Mar 19, 2022 - World

4 Americans killed during NATO training exercise

A U.S. Air Force Bell-Boeing V-22 Osprey in Eastern Europe. Photo: Mateusz Wlodarczyk/NurPhoto via Getty Images

A NATO training exercise on Friday turned deadly for four American service members when their aircraft crashed in Norway, Norwegian police confirmed.

Driving the news: The four service members were aboard a U.S. military plane on the way to a peninsula in the Norwegian Sea when the crash happened near the town of Bodo. The training was unrelated to the Russian invasion of Ukraine, officials said.

  • The four Americans were Marines and were the only ones on board, according to local police.

Background: No cause for the crash has been provided, but there had been bad weather in the area and conditions were "difficult," AP writes.

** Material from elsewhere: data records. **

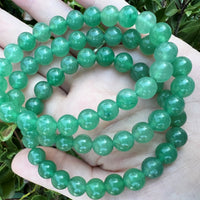 GREEN AVENTURINE BRACELET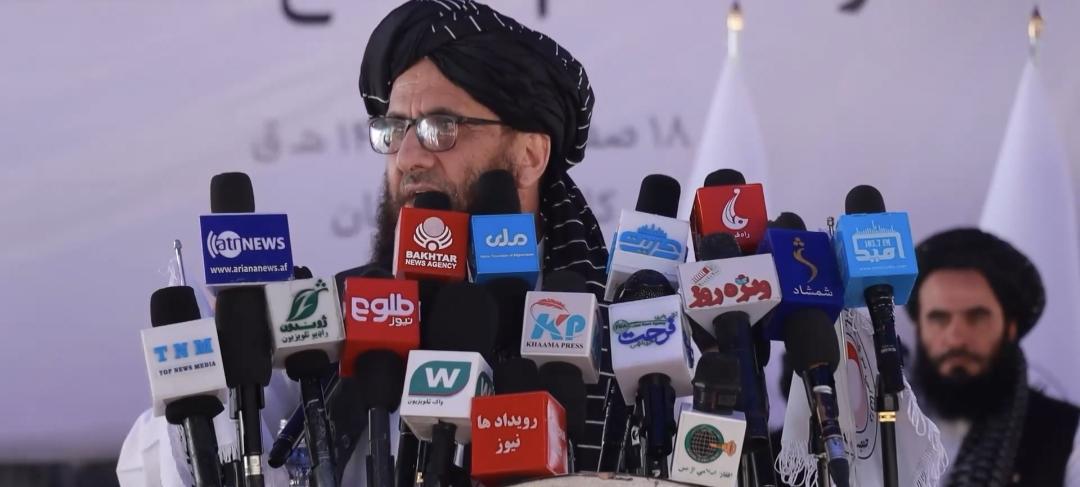 طالب چارواکی: افغانستان ته د پاکستان له قاچاقي لارو واردېدونکي درمل زهر دي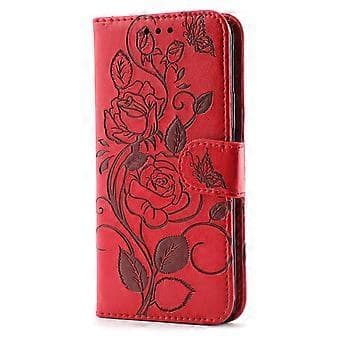 Telefondeksel for iPhone 12 6.1 tommer (Stil B)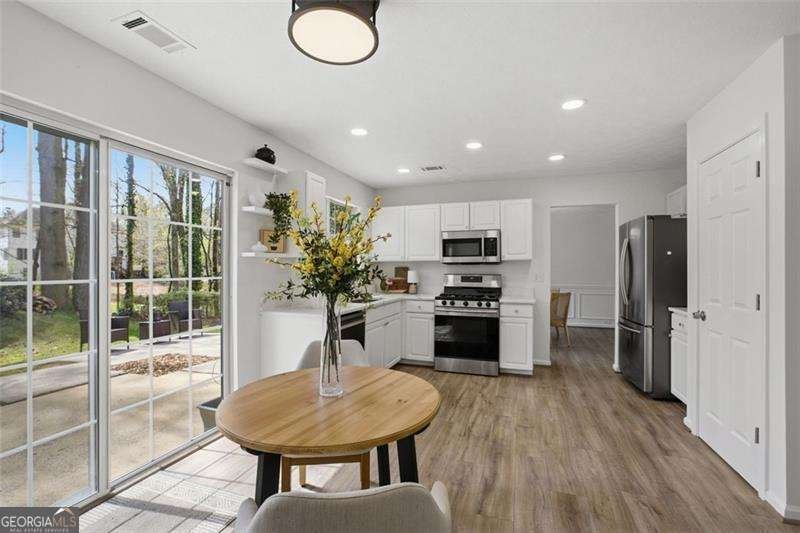 1814 Chasewood Park Drive Marietta - Photo 11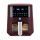 Berlinger Haus Leonardo Collection air fryer 5 literes digitális olaj nélküli sütő (LPBH271) 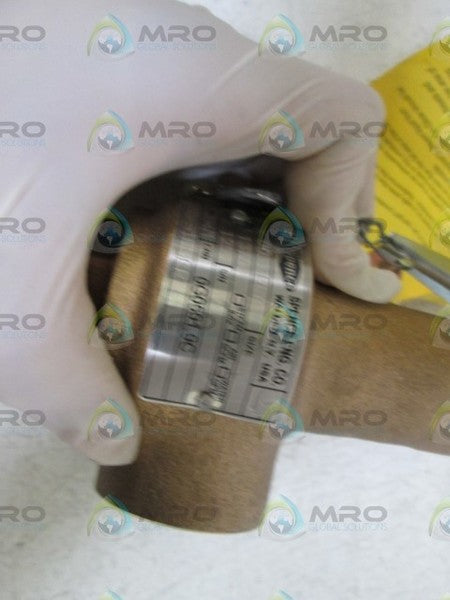 SPENCE RELIEF VALVE 1X1 0031EEA  NSNP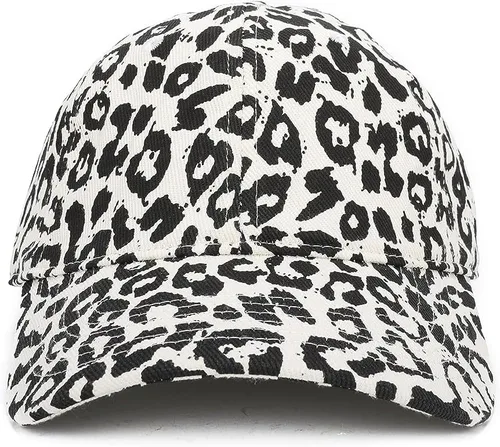 Miniatura 2 de Gorra de béisbol unisex 100% algodón estampado para hombres y mujeres, sombrero ajustable de mezclilla lavada
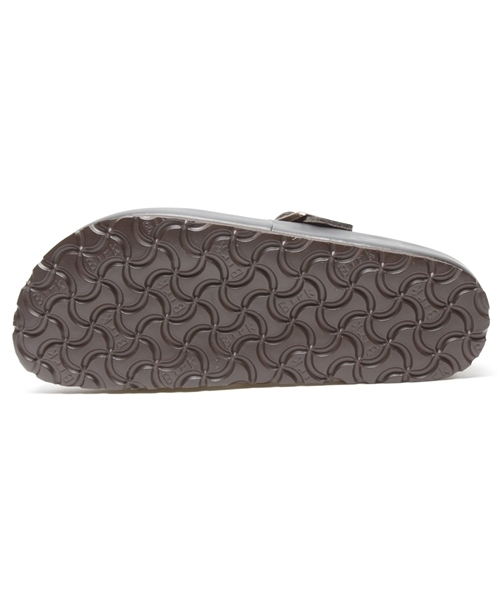 BIRKENSTOCK(ビルケンシュトック)の「【幅狭】LONDON/ロンドン ハンターブラウン (WOMEN&MEN)(その他シューズ・レディース・ダークブラウン・35/36/37/38/39/40/41/42/43)」の3枚目の写真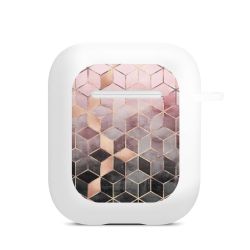 Apple AirPods Case white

  • "It was a real storm. ... There was one meter of visibility, snow and storm in the mountains, ” Red Cross team leader Oerjan Kristensen told VG, a Norwegian newspaper.
  • Kristensen estimated that winds were traveling at 30-40 meters per second — or over 70 miles per hour.
  • “When it blows like that, it is difficult to stand upright,” Kristensen added.

Details: The weather also prevented crash site investigators and rescue operations from arriving at the scene, according to officials.

  • “The weather is very bad in the area to complete work at the scene, but police will take it up again as soon as the weather conditions allow it,” operations manager Ivar Bo Nilsson from the Norland police district said.
  • Kristensen said that the risk of landslides and the remoteness of the crash site were also in the way of rescue operations.

The big picture: About 30,000 troops from NATO countries are training in Norway in drills that the defensive alliance planned this month. The drills are scheduled to run until April.

  • Norway hosts the “long-planned and regular” training every two years, per the Washington Post.